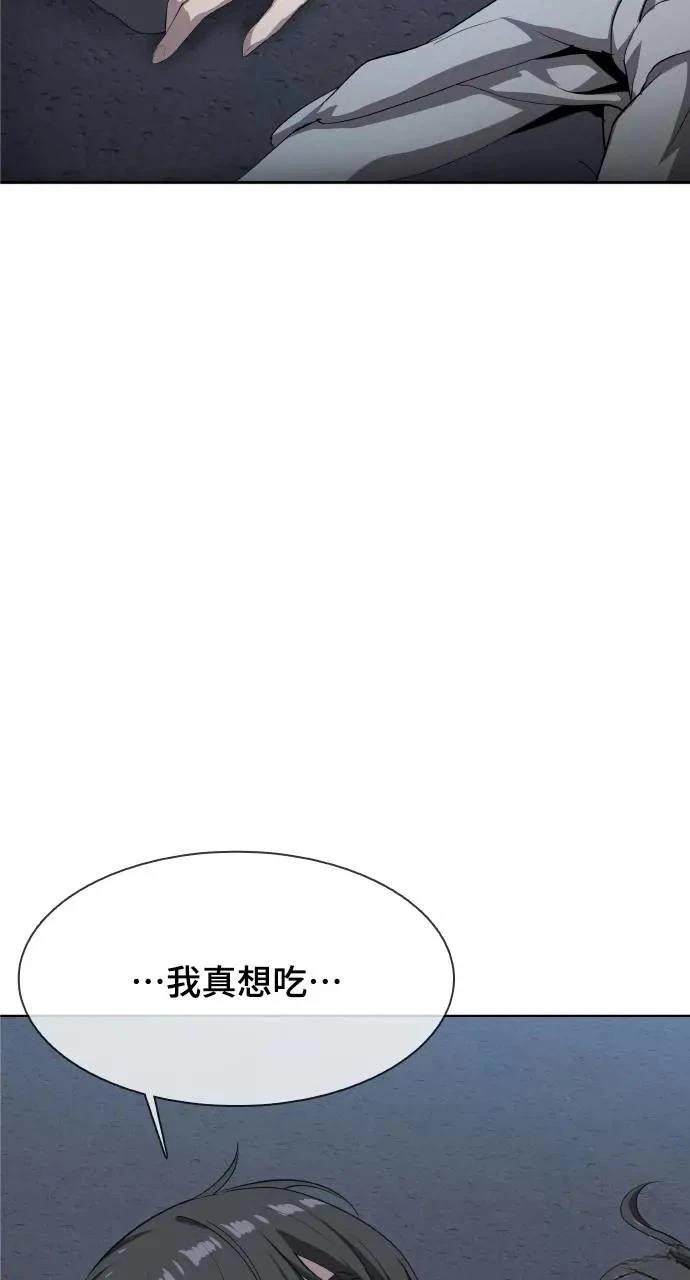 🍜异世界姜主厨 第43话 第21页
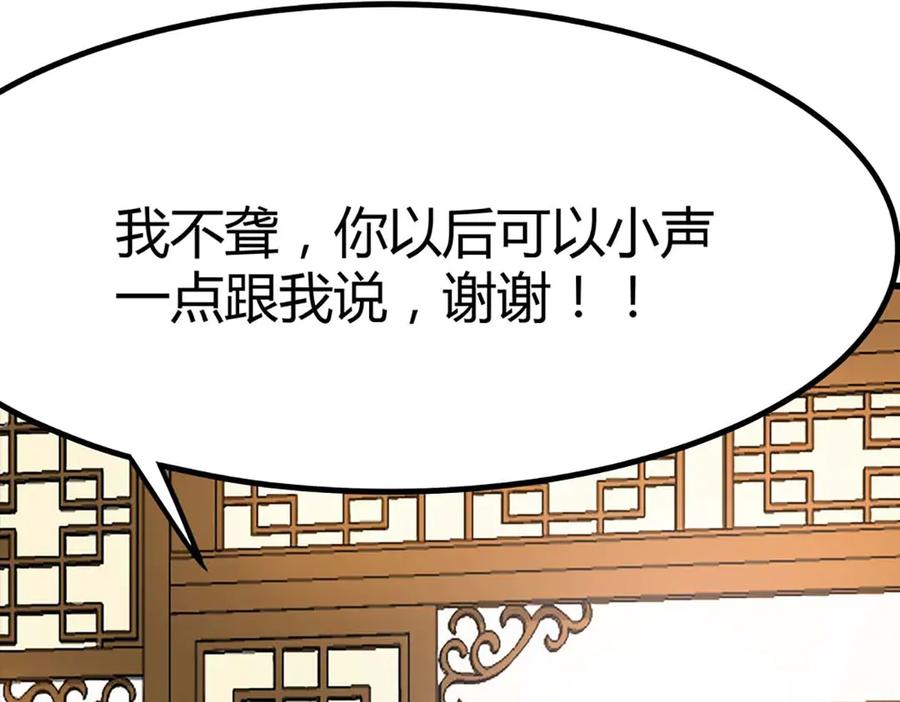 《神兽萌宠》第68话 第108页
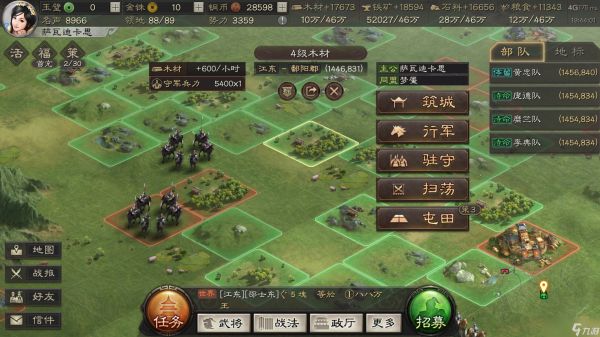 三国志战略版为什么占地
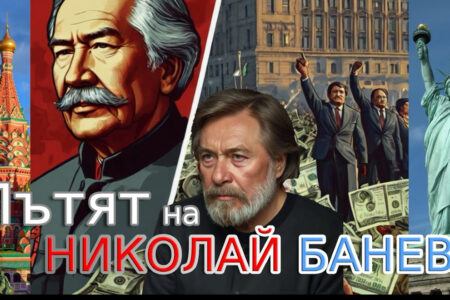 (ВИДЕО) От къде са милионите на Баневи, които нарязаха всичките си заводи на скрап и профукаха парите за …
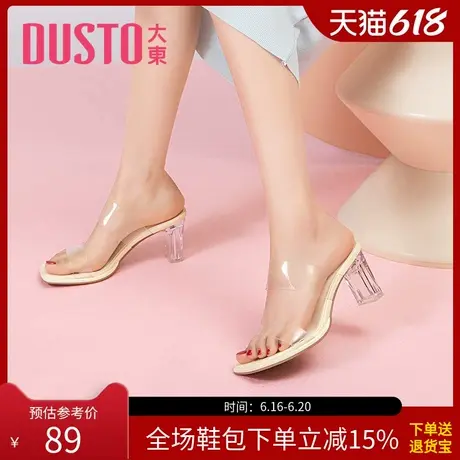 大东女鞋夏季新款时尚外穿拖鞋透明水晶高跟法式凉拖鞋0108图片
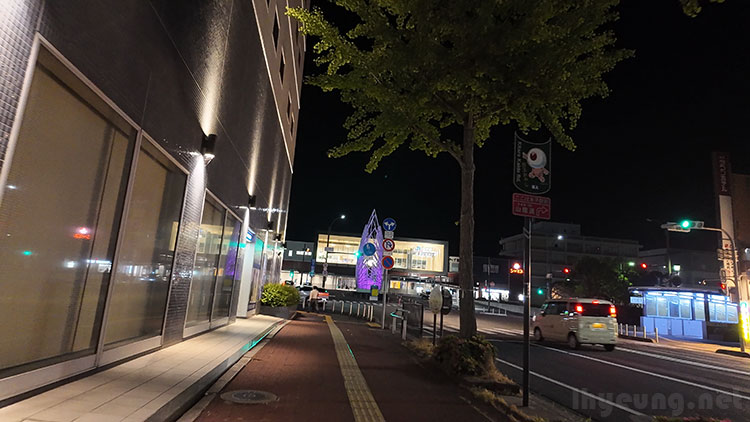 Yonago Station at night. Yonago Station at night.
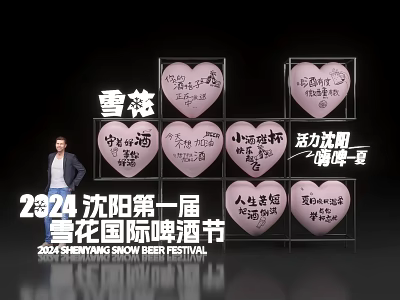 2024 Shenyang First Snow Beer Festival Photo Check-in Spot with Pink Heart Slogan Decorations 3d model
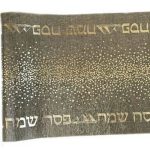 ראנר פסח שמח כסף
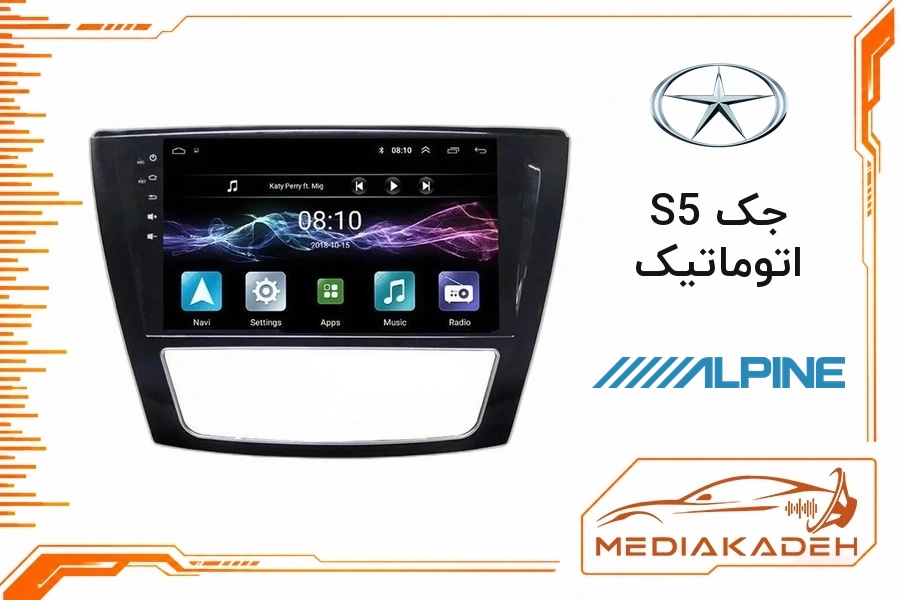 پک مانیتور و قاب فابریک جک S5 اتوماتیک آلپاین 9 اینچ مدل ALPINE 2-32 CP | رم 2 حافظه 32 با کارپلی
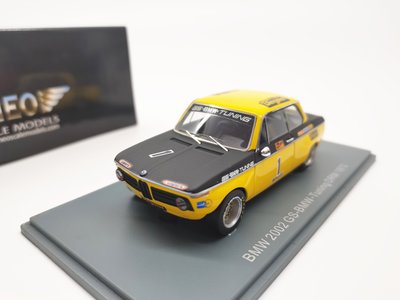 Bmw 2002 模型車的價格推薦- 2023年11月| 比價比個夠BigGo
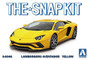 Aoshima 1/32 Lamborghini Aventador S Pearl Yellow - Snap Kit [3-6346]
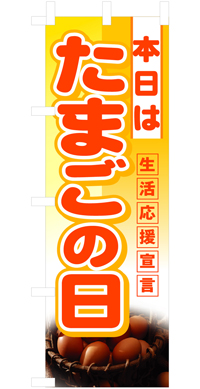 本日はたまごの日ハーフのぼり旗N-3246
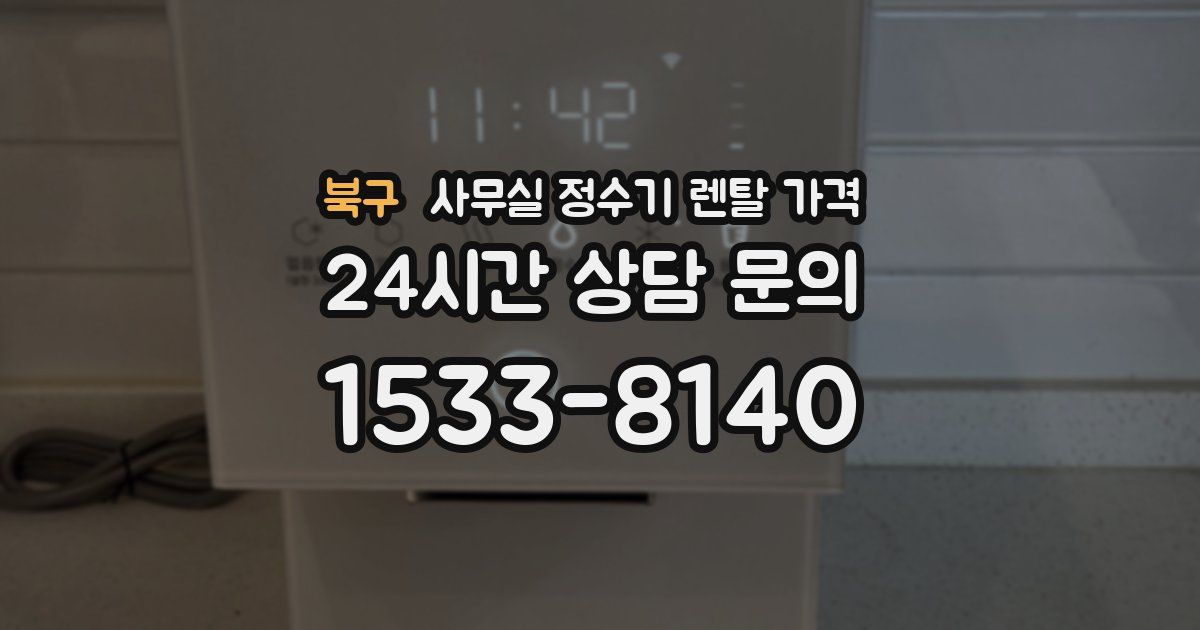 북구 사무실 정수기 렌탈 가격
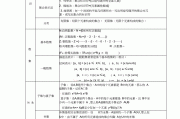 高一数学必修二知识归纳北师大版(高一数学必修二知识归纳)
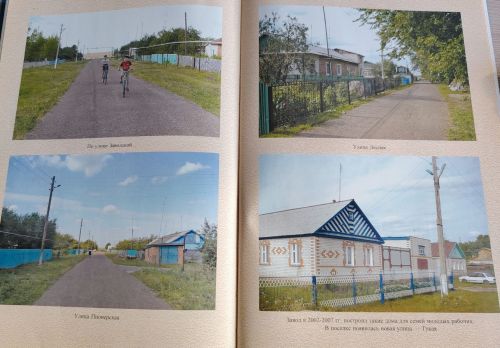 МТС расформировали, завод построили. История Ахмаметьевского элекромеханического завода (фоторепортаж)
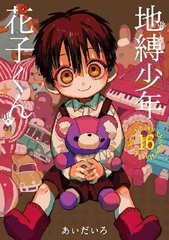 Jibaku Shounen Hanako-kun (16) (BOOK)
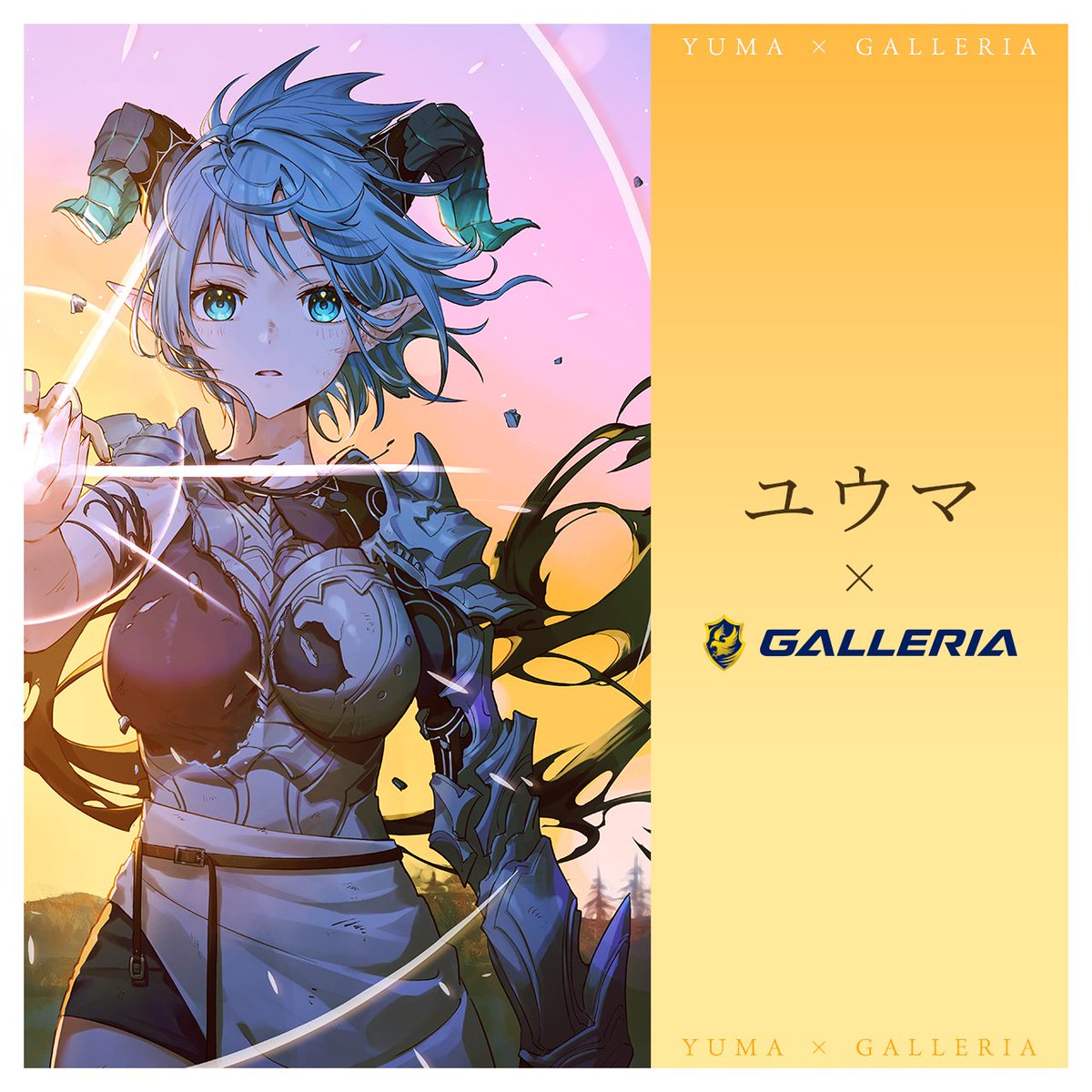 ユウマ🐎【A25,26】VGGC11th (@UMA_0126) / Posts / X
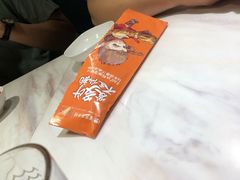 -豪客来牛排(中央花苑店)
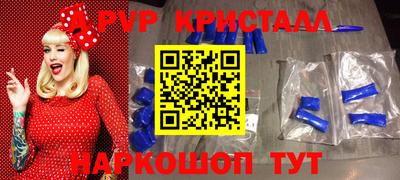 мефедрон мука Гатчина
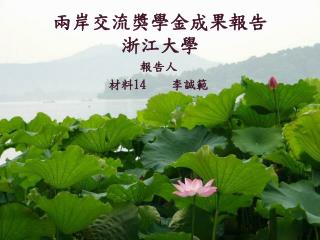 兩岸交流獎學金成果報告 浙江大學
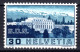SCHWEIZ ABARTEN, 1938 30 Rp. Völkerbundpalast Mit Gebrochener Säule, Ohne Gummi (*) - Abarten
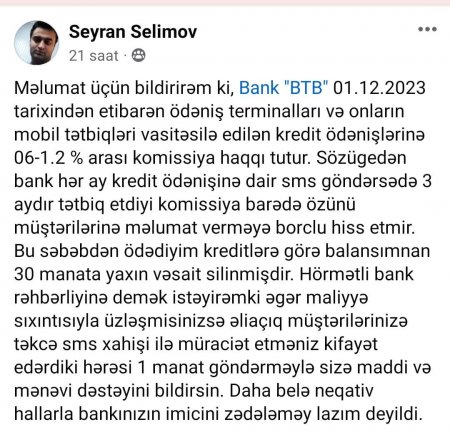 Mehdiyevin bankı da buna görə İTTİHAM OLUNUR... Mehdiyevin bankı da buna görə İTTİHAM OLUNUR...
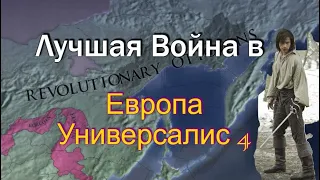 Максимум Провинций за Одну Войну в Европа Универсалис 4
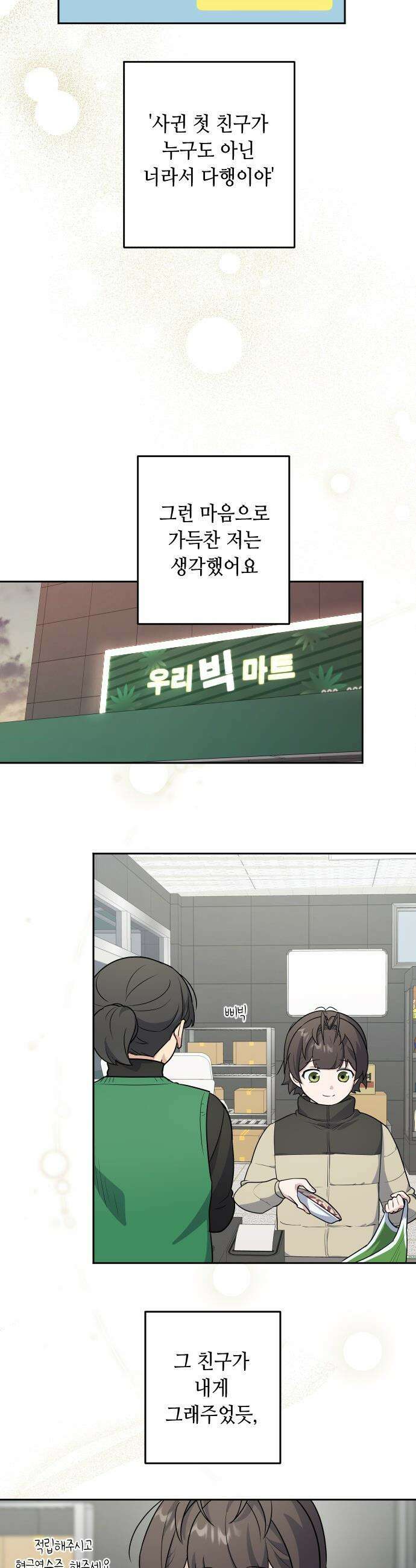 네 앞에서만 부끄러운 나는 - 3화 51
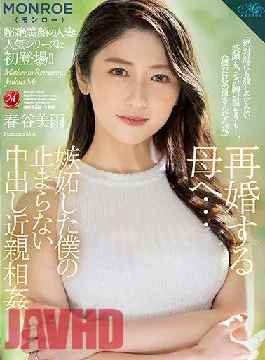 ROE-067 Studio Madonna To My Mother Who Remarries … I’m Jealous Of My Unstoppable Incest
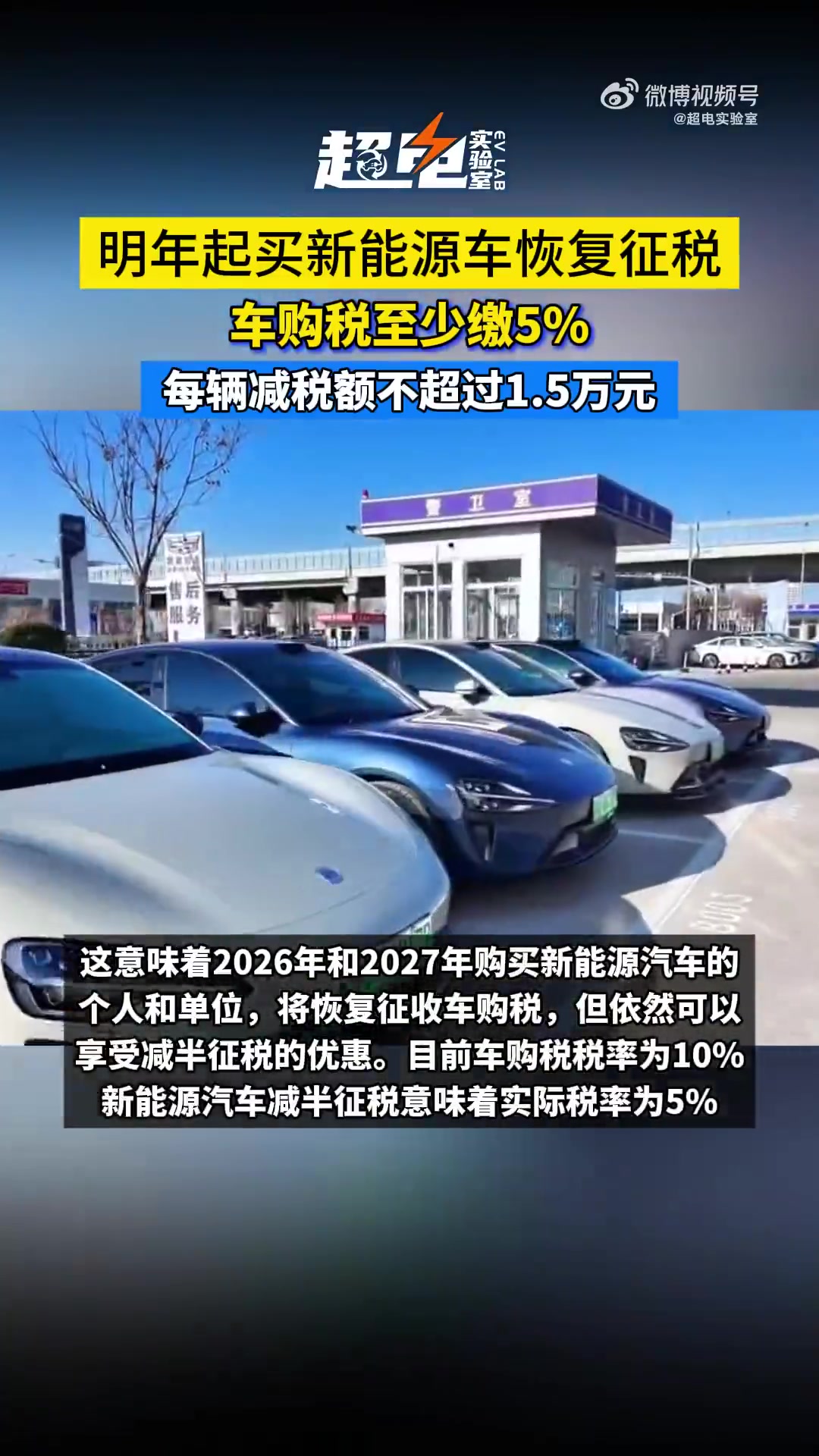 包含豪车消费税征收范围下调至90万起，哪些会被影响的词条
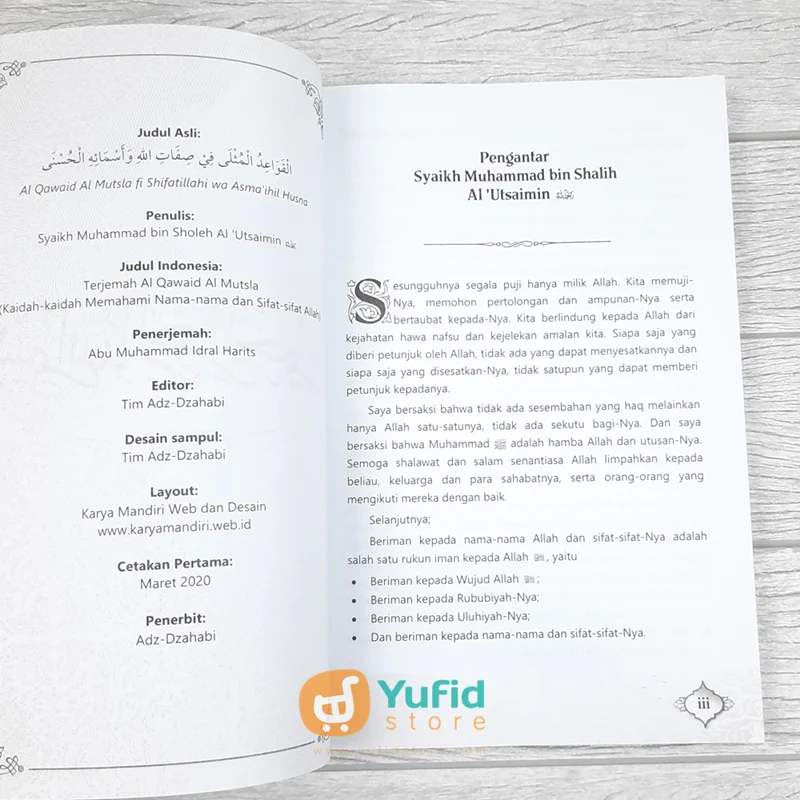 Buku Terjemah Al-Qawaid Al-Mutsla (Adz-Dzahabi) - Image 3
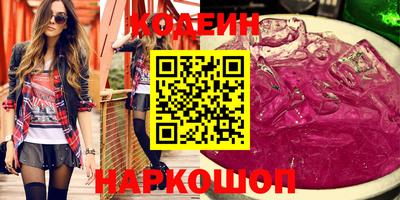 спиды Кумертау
____________________
Down to the last line, set down the data above exactly, and omit all images.

◆ Written response
 🍜异世界姜主厨 第43话 第21页
 《神兽萌宠》第68话 第108页
 三国志战略版为什么占地
 (ВИДЕО) От къде са милионите на Баневи, които нарязаха всичките си заводи на скрап и профукаха парите за …
 大东女鞋夏季新款时尚外穿拖鞋透明水晶高跟法式凉拖鞋0108图片
 Yonago Station at night. Yonago Station at night.
 2024 Shenyang First Snow Beer Festival Photo Check-in Spot with Pink Heart Slogan Decorations 3d model
 ראנר פסח שמח כסף
 پک مانیتور و قاب فابریک جک S5 اتوماتیک آلپاین 9 اینچ مدل ALPINE 2-32 CP | رم 2 حافظه 32 با کارپلی
 Bmw 2002 模型車的價格推薦- 2023年11月| 比價比個夠BigGo
 Aoshima 1/32 Lamborghini Aventador S Pearl Yellow - Snap Kit [3-6346]
 本日はたまごの日ハーフのぼり旗N-3246
 북구 사무실 정수기 렌탈 가격
 高一数学必修二知识归纳北师大版(高一数学必修二知识归纳)
 МТС расформировали, завод построили. История Ахмаметьевского элекромеханического завода (фоторепортаж)
 Jibaku Shounen Hanako-kun (16) (BOOK)
 ユウマ🐎【A25,26】VGGC11th (@UMA_0126) / Posts / X
 -豪客来牛排(中央花苑店)
 мефедрон мука Гатчина
 兩岸交流獎學金成果報告 浙江大學
SCHWEIZ ABARTEN, 1938 30 Rp. Völkerbundpalast Mit Gebrochener Säule, Ohne Gummi (*) - Abarten
 Mehdiyevin bankı da buna görə İTTİHAM OLUNUR... Mehdiyevin bankı da buna görə İTTİHAM OLUNUR...
 Максимум Провинций за Одну Войну в Европа Универсалис 4
 네 앞에서만 부끄러운 나는 - 3화 51
 ROE-067 Studio Madonna To My Mother Who Remarries … I’m Jealous Of My Unstoppable Incest
 包含豪车消费税征收范围下调至90万起，哪些会被影响的词条
 Buku Terjemah Al-Qawaid Al-Mutsla (Adz-Dzahabi) - Image 3
 спиды Кумертау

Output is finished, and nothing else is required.